INSTRUCTIONS FOR THE TASK: Only the lines from the one containing "Captured here, how" to the end of the material are to be copied, exactly and in full; images stay out.

LISTED RECORDS:
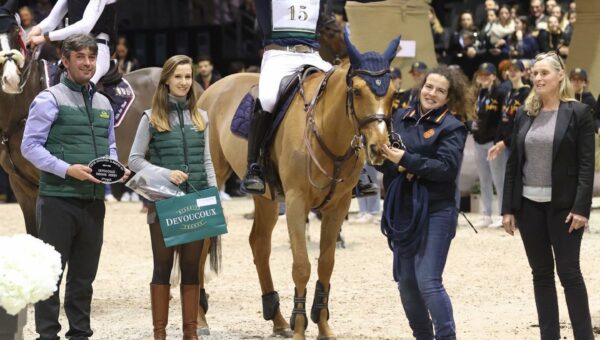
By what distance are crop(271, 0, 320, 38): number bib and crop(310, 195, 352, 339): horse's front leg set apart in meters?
1.44

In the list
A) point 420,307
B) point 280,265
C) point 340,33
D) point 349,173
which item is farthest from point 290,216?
point 340,33

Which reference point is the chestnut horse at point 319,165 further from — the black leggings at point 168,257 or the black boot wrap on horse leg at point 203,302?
the black leggings at point 168,257

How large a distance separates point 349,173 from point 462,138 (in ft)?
5.42

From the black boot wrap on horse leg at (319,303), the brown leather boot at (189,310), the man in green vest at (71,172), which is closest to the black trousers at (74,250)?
the man in green vest at (71,172)

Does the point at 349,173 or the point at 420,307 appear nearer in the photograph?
the point at 420,307

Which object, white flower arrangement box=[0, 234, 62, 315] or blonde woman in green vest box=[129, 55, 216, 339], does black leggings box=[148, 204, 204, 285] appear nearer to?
blonde woman in green vest box=[129, 55, 216, 339]

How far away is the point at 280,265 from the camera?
39.3ft

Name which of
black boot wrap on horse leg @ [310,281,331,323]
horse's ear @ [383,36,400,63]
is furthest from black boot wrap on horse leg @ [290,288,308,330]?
horse's ear @ [383,36,400,63]

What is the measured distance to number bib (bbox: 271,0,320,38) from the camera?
28.0 ft

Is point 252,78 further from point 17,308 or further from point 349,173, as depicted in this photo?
point 17,308

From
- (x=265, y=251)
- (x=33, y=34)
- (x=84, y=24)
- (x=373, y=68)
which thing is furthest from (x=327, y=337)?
(x=33, y=34)

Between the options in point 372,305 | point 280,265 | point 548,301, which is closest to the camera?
point 548,301

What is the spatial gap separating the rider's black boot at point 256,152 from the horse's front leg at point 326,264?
1.84ft

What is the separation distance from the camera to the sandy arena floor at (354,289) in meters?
8.41
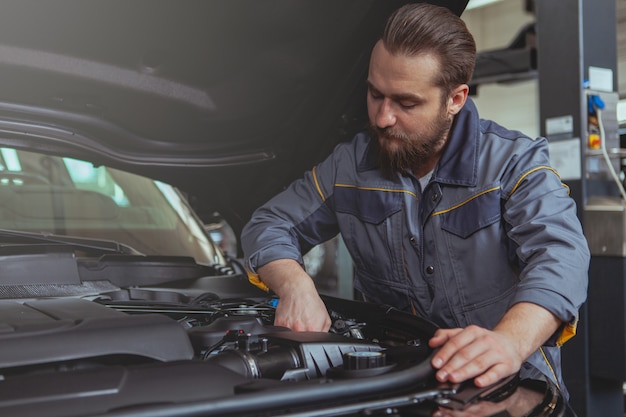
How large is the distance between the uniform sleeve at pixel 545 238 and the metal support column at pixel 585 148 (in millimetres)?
1214

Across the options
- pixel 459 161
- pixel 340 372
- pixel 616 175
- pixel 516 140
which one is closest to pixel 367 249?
pixel 459 161

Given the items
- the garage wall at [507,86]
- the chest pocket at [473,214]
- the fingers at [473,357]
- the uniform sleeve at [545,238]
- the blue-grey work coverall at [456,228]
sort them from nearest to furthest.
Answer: the fingers at [473,357] < the uniform sleeve at [545,238] < the blue-grey work coverall at [456,228] < the chest pocket at [473,214] < the garage wall at [507,86]

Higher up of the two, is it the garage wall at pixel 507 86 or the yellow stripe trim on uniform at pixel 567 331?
the garage wall at pixel 507 86

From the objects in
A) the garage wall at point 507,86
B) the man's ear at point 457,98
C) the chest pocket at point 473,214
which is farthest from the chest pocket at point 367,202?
the garage wall at point 507,86

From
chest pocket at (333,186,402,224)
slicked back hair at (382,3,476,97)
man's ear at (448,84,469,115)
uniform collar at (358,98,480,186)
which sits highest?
slicked back hair at (382,3,476,97)

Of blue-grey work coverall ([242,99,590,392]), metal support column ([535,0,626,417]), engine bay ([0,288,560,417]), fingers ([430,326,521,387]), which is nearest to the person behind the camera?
engine bay ([0,288,560,417])

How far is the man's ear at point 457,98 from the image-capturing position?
142 centimetres

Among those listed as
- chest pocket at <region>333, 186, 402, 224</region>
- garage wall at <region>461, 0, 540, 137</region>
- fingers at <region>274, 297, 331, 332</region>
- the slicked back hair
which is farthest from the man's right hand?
garage wall at <region>461, 0, 540, 137</region>

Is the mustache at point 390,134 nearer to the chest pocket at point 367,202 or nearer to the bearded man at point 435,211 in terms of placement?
the bearded man at point 435,211

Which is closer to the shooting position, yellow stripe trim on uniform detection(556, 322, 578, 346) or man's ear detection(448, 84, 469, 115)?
yellow stripe trim on uniform detection(556, 322, 578, 346)

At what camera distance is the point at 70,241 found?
5.25ft

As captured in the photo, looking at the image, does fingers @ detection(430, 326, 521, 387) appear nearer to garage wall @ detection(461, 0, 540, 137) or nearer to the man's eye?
the man's eye

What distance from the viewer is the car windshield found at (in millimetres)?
1579

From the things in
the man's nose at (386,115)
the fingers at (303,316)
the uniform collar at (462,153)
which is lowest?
the fingers at (303,316)
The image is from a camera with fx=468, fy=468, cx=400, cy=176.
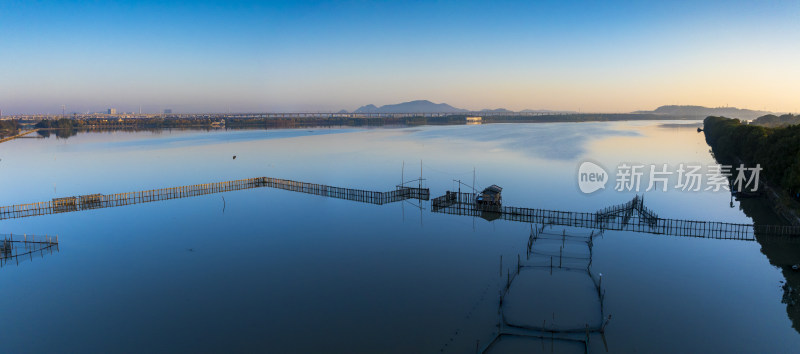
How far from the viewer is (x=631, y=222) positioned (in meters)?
22.5

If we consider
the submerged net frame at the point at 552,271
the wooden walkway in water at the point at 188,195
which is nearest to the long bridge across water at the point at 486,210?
the wooden walkway in water at the point at 188,195

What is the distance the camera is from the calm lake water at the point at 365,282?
1241cm

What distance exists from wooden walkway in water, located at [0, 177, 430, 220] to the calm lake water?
1150 mm

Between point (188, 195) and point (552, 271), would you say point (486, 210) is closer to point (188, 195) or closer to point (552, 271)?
point (552, 271)

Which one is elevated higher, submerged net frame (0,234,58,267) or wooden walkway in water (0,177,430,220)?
wooden walkway in water (0,177,430,220)

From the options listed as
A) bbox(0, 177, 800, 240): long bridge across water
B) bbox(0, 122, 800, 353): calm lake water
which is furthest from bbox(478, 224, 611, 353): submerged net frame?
bbox(0, 177, 800, 240): long bridge across water

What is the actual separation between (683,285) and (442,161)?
32.9 m

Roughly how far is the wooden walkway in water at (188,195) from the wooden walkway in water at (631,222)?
3575mm

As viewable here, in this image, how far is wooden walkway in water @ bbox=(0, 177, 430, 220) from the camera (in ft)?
83.0

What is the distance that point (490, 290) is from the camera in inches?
594

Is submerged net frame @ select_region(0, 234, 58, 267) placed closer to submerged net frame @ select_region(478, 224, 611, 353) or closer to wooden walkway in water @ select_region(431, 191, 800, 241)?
wooden walkway in water @ select_region(431, 191, 800, 241)

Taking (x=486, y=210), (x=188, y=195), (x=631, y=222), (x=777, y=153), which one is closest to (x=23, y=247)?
(x=188, y=195)

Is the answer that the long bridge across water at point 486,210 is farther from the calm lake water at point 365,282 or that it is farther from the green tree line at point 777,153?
the green tree line at point 777,153

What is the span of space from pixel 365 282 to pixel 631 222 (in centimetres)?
Result: 1401
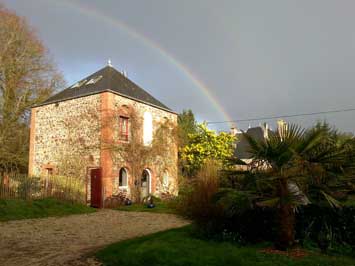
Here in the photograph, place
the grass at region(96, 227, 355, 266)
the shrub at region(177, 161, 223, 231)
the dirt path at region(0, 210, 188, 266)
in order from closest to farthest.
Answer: the grass at region(96, 227, 355, 266) < the dirt path at region(0, 210, 188, 266) < the shrub at region(177, 161, 223, 231)

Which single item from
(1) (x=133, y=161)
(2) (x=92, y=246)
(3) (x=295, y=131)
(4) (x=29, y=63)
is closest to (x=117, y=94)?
(1) (x=133, y=161)

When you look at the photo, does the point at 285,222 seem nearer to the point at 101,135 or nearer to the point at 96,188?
the point at 96,188

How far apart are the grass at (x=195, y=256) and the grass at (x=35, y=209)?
7813 mm

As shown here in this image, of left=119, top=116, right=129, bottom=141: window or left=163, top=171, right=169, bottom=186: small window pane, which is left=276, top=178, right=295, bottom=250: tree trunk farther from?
left=163, top=171, right=169, bottom=186: small window pane

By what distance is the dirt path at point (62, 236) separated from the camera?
6.43 m

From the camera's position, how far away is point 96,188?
17.9 m

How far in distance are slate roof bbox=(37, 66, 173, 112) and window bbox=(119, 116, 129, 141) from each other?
1.39 meters

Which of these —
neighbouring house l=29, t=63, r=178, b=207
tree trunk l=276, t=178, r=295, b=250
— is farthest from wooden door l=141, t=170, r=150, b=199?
tree trunk l=276, t=178, r=295, b=250

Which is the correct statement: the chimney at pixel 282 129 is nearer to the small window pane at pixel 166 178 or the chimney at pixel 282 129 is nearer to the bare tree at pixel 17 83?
the small window pane at pixel 166 178

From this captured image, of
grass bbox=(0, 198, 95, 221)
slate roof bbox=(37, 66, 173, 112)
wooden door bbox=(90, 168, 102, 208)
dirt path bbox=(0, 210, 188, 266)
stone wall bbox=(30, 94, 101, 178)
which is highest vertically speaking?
slate roof bbox=(37, 66, 173, 112)

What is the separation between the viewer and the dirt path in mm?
6430

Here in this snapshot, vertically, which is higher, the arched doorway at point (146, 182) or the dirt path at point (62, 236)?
the arched doorway at point (146, 182)

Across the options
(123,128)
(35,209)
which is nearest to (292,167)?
(35,209)

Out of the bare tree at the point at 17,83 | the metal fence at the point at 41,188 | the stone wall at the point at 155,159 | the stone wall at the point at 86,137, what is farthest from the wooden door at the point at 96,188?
the bare tree at the point at 17,83
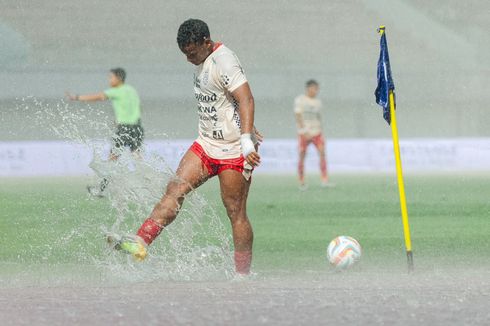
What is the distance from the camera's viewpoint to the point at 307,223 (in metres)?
12.9

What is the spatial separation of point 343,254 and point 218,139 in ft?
4.15

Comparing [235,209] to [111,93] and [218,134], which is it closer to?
[218,134]

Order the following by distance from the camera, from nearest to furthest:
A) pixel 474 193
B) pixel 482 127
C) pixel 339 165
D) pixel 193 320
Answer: pixel 193 320 → pixel 474 193 → pixel 339 165 → pixel 482 127

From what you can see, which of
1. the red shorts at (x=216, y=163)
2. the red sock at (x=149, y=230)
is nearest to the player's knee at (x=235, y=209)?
the red shorts at (x=216, y=163)

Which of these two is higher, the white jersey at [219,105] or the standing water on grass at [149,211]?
the white jersey at [219,105]

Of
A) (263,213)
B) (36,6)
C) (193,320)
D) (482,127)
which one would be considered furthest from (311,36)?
(193,320)

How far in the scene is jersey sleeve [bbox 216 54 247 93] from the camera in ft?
25.6

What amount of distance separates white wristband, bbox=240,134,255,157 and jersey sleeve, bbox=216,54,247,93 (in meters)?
0.34

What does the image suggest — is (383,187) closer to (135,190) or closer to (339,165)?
(339,165)

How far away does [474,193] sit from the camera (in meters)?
18.4

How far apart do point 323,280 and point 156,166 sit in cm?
164

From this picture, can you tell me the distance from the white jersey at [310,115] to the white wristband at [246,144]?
511 inches

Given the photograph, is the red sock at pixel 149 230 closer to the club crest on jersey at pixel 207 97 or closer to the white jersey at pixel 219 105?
the white jersey at pixel 219 105

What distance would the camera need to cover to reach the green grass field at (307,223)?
376 inches
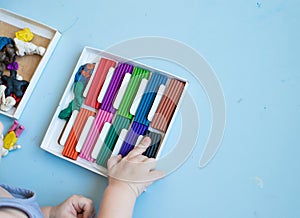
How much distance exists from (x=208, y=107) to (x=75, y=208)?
0.24 m

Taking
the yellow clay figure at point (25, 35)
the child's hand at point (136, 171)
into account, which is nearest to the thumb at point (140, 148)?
the child's hand at point (136, 171)

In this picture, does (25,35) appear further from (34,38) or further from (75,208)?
(75,208)

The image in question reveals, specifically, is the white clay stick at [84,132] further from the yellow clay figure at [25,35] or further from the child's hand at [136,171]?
the yellow clay figure at [25,35]

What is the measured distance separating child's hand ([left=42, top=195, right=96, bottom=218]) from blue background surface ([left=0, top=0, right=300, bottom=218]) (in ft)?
0.09

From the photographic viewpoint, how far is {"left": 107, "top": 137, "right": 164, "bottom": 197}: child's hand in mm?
541

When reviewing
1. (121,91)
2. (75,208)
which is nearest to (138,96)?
(121,91)

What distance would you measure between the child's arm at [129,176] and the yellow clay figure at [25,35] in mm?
243

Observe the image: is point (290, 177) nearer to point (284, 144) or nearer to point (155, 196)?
point (284, 144)

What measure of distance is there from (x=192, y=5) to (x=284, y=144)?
26 centimetres

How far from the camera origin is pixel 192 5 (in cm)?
60

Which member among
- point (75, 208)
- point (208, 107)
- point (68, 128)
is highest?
point (208, 107)

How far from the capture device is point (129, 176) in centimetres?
54

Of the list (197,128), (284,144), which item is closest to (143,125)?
(197,128)

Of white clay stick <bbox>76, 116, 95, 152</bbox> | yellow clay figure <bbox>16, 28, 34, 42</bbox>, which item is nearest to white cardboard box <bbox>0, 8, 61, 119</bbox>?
yellow clay figure <bbox>16, 28, 34, 42</bbox>
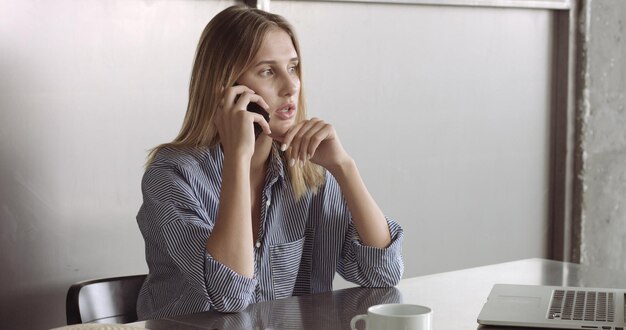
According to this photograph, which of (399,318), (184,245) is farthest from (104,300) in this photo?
(399,318)

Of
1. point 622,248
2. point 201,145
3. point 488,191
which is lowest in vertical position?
point 622,248

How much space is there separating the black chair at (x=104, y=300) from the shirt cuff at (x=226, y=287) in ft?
1.07

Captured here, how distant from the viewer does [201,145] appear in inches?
77.7

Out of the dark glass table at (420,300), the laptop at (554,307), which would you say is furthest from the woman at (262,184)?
the laptop at (554,307)

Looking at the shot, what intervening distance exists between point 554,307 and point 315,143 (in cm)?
58

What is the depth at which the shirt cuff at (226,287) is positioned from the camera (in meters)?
1.61

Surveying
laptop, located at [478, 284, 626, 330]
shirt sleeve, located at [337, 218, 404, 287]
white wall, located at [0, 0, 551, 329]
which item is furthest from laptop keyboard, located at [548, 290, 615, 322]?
white wall, located at [0, 0, 551, 329]

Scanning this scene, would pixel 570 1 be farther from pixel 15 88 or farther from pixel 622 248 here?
pixel 15 88

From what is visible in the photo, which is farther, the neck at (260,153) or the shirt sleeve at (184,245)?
the neck at (260,153)

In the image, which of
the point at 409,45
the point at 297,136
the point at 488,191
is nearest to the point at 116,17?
the point at 297,136

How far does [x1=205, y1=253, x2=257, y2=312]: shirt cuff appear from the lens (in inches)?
63.2

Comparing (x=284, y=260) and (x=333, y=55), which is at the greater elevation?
(x=333, y=55)

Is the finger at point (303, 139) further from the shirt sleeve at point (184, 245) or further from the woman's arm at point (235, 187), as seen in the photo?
the shirt sleeve at point (184, 245)

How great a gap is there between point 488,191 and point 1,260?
1.81 metres
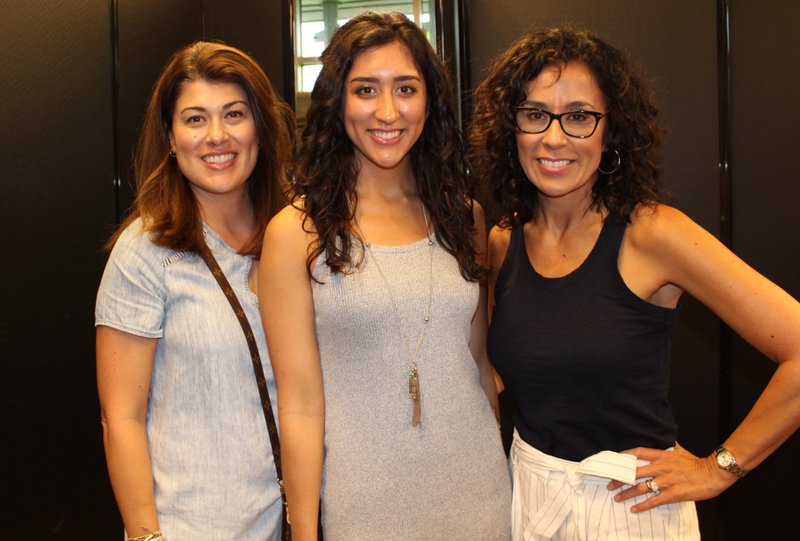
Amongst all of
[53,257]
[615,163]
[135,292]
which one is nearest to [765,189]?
[615,163]

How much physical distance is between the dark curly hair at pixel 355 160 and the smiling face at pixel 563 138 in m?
0.21

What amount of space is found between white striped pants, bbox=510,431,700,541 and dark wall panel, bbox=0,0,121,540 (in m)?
1.73

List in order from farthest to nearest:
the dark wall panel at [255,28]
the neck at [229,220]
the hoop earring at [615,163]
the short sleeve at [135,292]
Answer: the dark wall panel at [255,28]
the neck at [229,220]
the hoop earring at [615,163]
the short sleeve at [135,292]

IN RESPONSE:
Captured here, how distant from the viewer does [201,145] appear in inches?
77.7

Out of the dark glass table at (420,300), the laptop at (554,307), which would you say is furthest from the woman at (262,184)?
the laptop at (554,307)

Looking at the shot, what intervening distance exists between point 554,307 and point 315,143 (in cm)?
58

What is the depth at which the shirt cuff at (226,287) is positioned from the camera (in meters)?
1.61

Surveying
laptop, located at [478, 284, 626, 330]
shirt sleeve, located at [337, 218, 404, 287]
white wall, located at [0, 0, 551, 329]
which item is furthest from laptop keyboard, located at [548, 290, 615, 322]?
white wall, located at [0, 0, 551, 329]

Scanning this scene, would pixel 570 1 be farther from pixel 15 88 or farther from pixel 622 248 here?
pixel 15 88

From what is visible in the photo, which is farther, the neck at (260,153) or the shirt sleeve at (184,245)?
the neck at (260,153)

In the image, which of
the point at 409,45
the point at 297,136
the point at 488,191
is nearest to the point at 116,17?
the point at 297,136

How far does [x1=205, y1=253, x2=257, y2=312]: shirt cuff appear from the lens (in inches)?
63.2

Comparing (x=284, y=260) and (x=333, y=55), which is at the greater elevation?
(x=333, y=55)

Is the finger at point (303, 139) further from the shirt sleeve at point (184, 245) or further from the woman's arm at point (235, 187), as seen in the photo?
the shirt sleeve at point (184, 245)

How great a gap is there between point 488,191 and point 1,260?
1.81 metres
Amongst all of
[53,257]
[615,163]
[135,292]
which one is nearest to [765,189]?
[615,163]

How much physical distance is between the dark curly hair at pixel 355 160 and the smiling face at pixel 563 138 in m?
0.21

What amount of space is found between white striped pants, bbox=510,431,700,541 and dark wall panel, bbox=0,0,121,540 (in m)?
1.73

List in order from farthest to nearest:
the dark wall panel at [255,28]
the neck at [229,220]
the hoop earring at [615,163]
the short sleeve at [135,292]
Answer: the dark wall panel at [255,28]
the neck at [229,220]
the hoop earring at [615,163]
the short sleeve at [135,292]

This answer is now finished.